Grant hugged her to him again. “Do your brother a wee favor, Su.”

She leaned back and blinked up at him.

“Consider your decision a little longer. Do not act until you are completely certain of it. Be
sure,
Su, because whatever you decide will change your life, but in very, very different ways.”

Rising, he took her hand and pulled her from the bench. “Now, what say you? Shall we go inside and thaw our bums by the fire?”

Siusan smiled. “You do realize that if you wore woolen breeches instead of silk on days like this, you would not need to worry so about freezing your bum.”

Grant laughed. “Perhaps, but then I would not look so damned fine either, would I?”

When they entered the parlor, they saw that they were not alone. Reflexively, Siusan cowered behind Grant the moment she saw their father sitting in the tufted chair next to the fire, stroking his long white beard.

“Father.” Grant bowed. When he bent, Siusan was exposed behind him.

Siusan moved beside Grant and curtsied gracefully. As she rose, she saw several dried brown leaves clinging to her walking frock. Her father’s thick eyebrow lifted as he noticed them too. “I beg your pardon, Da, we had not expected you to
grace our home for another sennight. Please forgive our appearance.”

The Duke of Sinclair extended his hand to her. “Come here, my dear child. Ye are dressed sensibly given the unusually frigid day—unlike yer brother, who I observe still wastes coin on fribbles and fancy dress.” Though she expected him to lift his attention from her to frown at her brother, he did not remove his gaze from her. “Please be seated, Siusan.”

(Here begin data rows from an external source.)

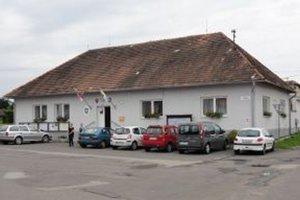 Obecný úrad sídli v centre obce.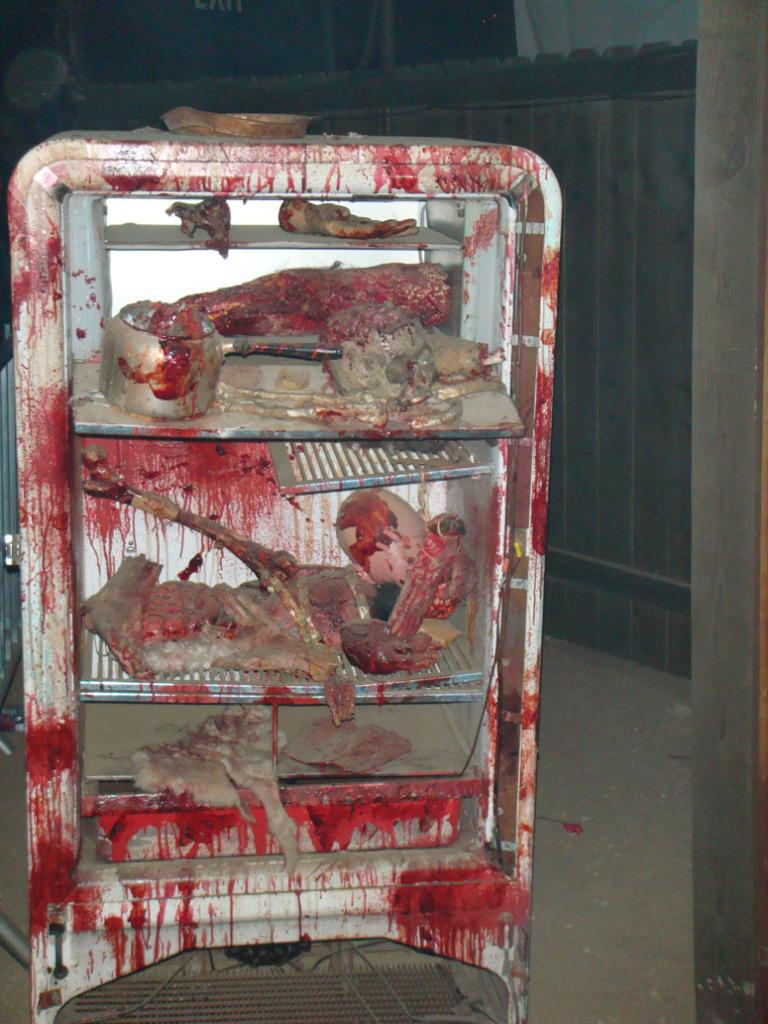Asesinos En Serio Ed Gein Y Charles Manson Info Taringa  # Muebles Piel Humana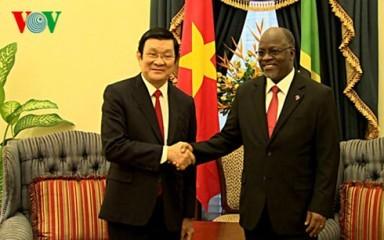 タンザニアを訪問中のサン主席の活動 - ảnh 1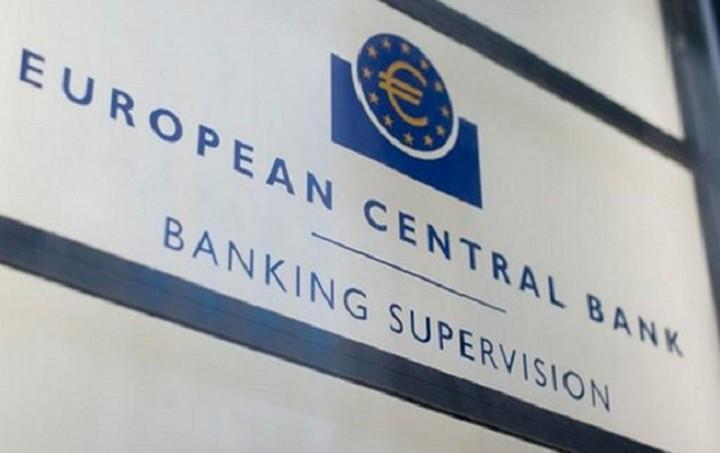 Bloomberg: Η ΕΚΤ θα διατηρήσει τα αρνητικά επιτόκια τουλάχιστον έως το 2018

Grant moved beside her like a guard.

“Grant, I should like to speak with yer sister privately. Leave us.” His brow lowered in his seriousness.

Grant lifted his chin. “I should like to remain, if you do not mind. This room possesses the only warm hearth in the house, except the kitchen, of course.”

“Then by all means, hasten to the kitchen, and while ye are there, ask Mrs. Wimpole if she might brew some tea for this weary traveler.”

Grant turned his eyes toward Siusan, with a look that communicated that he would not leave her, no matter their father’s wishes, if she needed him to stay by her side.

As she sat down on the settee near the window,
she sent him a quick nod, releasing him. No need for Grant to endure their father’s disdain unnecessarily.

Her father watched Grant exit the parlor and did not speak until his son’s boots could be heard descending the stairs into the kitchen. “Ye have surprised me, Siusan.”

Though his recent letter had expressed his pride in her, days had passed since he penned it and, by now, everything might have changed. She had no notion what his man of affairs in London might have reported.

She focused on his face, watching for any sign, but, alas, his tone gave nothing away, and she could not tell if his
surprise
was one of pleasure or disappointment.

“Did I surprise you?” She stilled her features. Two could play at this.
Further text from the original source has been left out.